+++ Text under study +++
Step 1: Ingredients Laid Out
Gather everything on the counter. Make sure your zucchini is grated and the liquid is squeezed out well using a towel. This keeps the bake from turning watery.

Step 2: Mixing the Batter
In a large bowl, whisk the eggs. Add yogurt, feta, herbs, baking powder, salt, pepper, and any optional seasonings. Stir in the zucchini and flour until just combined. The batter will look thick and slightly chunky.

Step 3: Batter in Baking Dish
Grease your baking dish lightly and pour in the batter. Use a spatula to smooth the top. For that signature look, dot the surface with extra chunks of feta.

Step 4: Freshly Baked Out of Oven
Bake at 375°F (190°C) for 35–40 minutes, or until golden brown on top and fully set in the center. Let it rest for 10 minutes before slicing. The aroma at this point is amazing herby, cheesy, and rich.

Step 5: Sliced and Plated
Cut into squares and serve warm or room temperature. Each slice holds together beautifully, and those flecks of green from the zucchini make it just as pretty as it is delicious.
+++ Given information +++
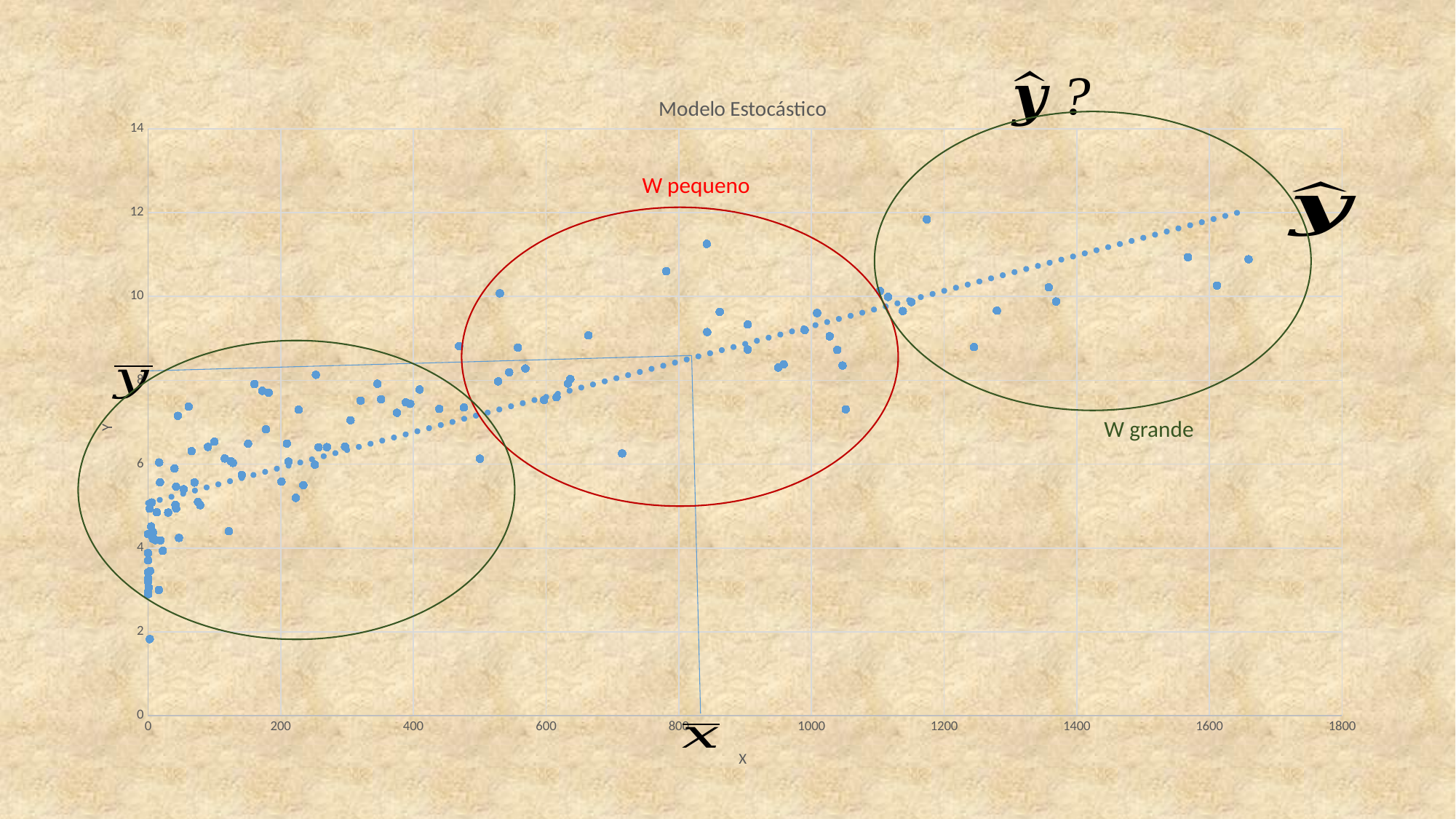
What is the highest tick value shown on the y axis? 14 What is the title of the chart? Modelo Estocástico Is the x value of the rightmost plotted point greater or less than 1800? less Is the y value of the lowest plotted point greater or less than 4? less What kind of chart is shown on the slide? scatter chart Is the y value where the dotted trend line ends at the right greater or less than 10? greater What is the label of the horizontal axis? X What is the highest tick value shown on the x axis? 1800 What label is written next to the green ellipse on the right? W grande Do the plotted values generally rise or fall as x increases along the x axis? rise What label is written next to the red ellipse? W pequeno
+++
Check your understanding =>
• A. In the zucchini and feta bake recipe, how long should the bake rest after it comes out of the oven before you slice it?
• B. Continue the zucchini and feta bake recipe from the point where it stops.

Task-by-task outputs =>
• A. 10 minutes.

• B.
What to Serve with Zucchini Feta Bake
This dish pairs beautifully with:
- Tomato cucumber salad with red wine vinaigrette
- Toasted pita or warm crusty bread
- Greek-style roasted potatoes
- Fresh olives or a lemony hummus
- A chilled glass of white wine or lemonade
Make it the star of brunch or an elegant side at dinner.
Helpful Tips for Success
- Squeeze zucchini well: Too much moisture = soggy bake
- Don’t overmix: Gentle folding gives a fluffier texture
- Use whole-milk yogurt: Adds creaminess and body
- Rest before slicing: It sets as it cools, giving cleaner cuts
- Double the recipe if serving more than 4—it disappears fast
Storage Instructions
- Fridge: Store in an airtight container up to 4 days
- Freezer: Wrap slices individually and freeze for up to 2 months
- Reheat: Warm in a 300°F oven for 10 minutes or microwave until heated through
It’s even better the next day!
Frequently Asked Questions
Can I use another cheese instead of feta?
Yes! Ricotta, goat cheese, or even shredded cheddar work well here.
Can I make this gluten-free?
Absolutely—swap all-purpose flour with almond or chickpea flour.
How do I make this dairy-free?
Try vegan feta and non-dairy yogurt. The bake may be slightly softer but still delicious.
Can I add other vegetables?
Definitely—shredded carrots, spinach, or sautéed leeks make great additions.
Final Thoughts
Zucchini Feta Bake is the kind of dish that surprises people—it looks simple but tastes like something you’d get from a cozy Greek bistro. The creamy filling, the herby aroma, the slightly crisp top… every detail makes it worth baking again and again.
Perfect for busy weeknights, weekend brunches, or picnics, this bake is everything you want from a summer dish.
Nutritional Info (approximate per slice)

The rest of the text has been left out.